Only the lines from the one with "Both models show" to the end of the material should be reproduced, exactly and in full, both ends included.
═══ Data to process ═══
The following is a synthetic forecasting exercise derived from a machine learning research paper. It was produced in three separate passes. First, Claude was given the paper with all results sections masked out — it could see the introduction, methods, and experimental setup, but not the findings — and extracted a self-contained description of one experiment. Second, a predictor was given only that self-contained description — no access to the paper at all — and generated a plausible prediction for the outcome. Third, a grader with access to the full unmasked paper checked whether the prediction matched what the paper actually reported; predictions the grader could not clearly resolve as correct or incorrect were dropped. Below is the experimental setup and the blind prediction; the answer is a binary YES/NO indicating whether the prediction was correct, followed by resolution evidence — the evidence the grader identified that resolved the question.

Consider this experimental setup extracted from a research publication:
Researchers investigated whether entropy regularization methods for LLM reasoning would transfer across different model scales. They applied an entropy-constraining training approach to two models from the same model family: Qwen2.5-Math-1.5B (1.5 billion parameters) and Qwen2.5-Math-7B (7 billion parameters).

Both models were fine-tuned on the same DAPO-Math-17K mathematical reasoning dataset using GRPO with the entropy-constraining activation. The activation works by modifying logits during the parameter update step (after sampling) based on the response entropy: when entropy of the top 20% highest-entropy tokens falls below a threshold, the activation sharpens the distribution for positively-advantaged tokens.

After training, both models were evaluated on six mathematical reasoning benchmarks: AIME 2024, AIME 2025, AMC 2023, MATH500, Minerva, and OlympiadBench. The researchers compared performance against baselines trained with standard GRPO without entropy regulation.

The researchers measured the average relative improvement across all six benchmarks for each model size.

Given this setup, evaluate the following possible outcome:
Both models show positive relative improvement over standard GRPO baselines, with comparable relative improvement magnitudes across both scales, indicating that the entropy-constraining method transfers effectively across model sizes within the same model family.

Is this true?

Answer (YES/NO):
═══
- **Result of the task**
Both models show positive relative improvement over standard GRPO baselines, with comparable relative improvement magnitudes across both scales, indicating that the entropy-constraining method transfers effectively across model sizes within the same model family.

Is this true?

Answer (YES/NO):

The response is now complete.